Hurwitz, a partner at New York-based hedge fund SC Fundamental, said Commonwealth Bank’s recent decline -- the lender posted a 6.9 percent drop last quarter, the most in three years -- is “just noise”.

“It certainly hasn’t been a great short thus far, but the shares are trading well in excess of double what we consider current fair value,” he said by e-mail Oct. 7. “It is certainly possible fair value could fall significantly.”

For Olivia Engel, State Street Corp.’s Sydney-based head of Asia-Pacific active quantitative equity, the valuations are a reason not to buy. Engel said the four lenders, which make up about 30 percent of the benchmark S&P/ASX 200 Index, represent only about 7 percent of State Street’s Managed Volatility Alpha Fund.

Historic Measures

She’s confident they will eventually come down to earth.

“Over the years I’ve witnessed a few periods in history where people have questioned whether historic measures of valuation apply, because valuations they’re seeing defy gravity,” she said by phone Sept. 23. That logic has always turned out to be misplaced, she said, citing the tech bubble as an example.

For retirees dividends take precedence over valuation, said Boris Pogos, 59, who manages his own pension fund.

“Dividend yield is really important in my stock selection,” said Pogos, a Melbourne-based independent investment analyst who’s been running a self-managed pension fund for 16 years and has 80 percent of his portfolio in equities. “For people who want to live off the income rather than the capital, the high-dividend yield reduces the need to sell stocks.”

Dividend Yield

Among global stocks boasting at least $10 billion in market value, Australian firms tie with Macau for the highest average forward dividend yield after the Netherlands at 4.4 percent, according to data compiled by Bloomberg. The big four lenders and Telstra, the former monopoly phone company, offer an average yield of 5.6 percent, the data show.

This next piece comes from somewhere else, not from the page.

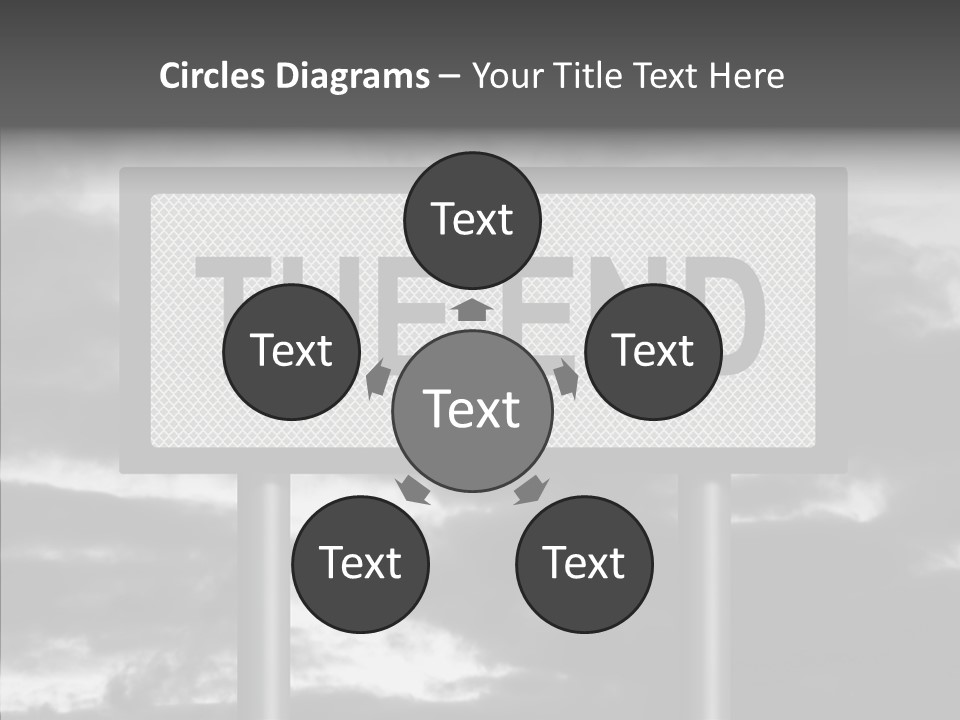 Holding Hands Elder Assist PowerPoint Template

That compares with a yield of 3.36 percent on benchmark 10-year Australian government bonds.

Fund managers need to take into account changes in the composition and behavior of fellow investors, said Aswath Damodaran, who focuses on equity valuation as a professor of finance at New York University’s Stern School of Business.

“These retirement funds have longer time horizons and preferences for larger dividend paying stocks than the rest of the market,” he said in an e-mailed response to questions. “The old metrics, applied lazily and as rules of thumb, will yield the conclusion that these stocks are over-priced. If you believe that the fund flows have changed, you have to find a way to bring it into your analysis.”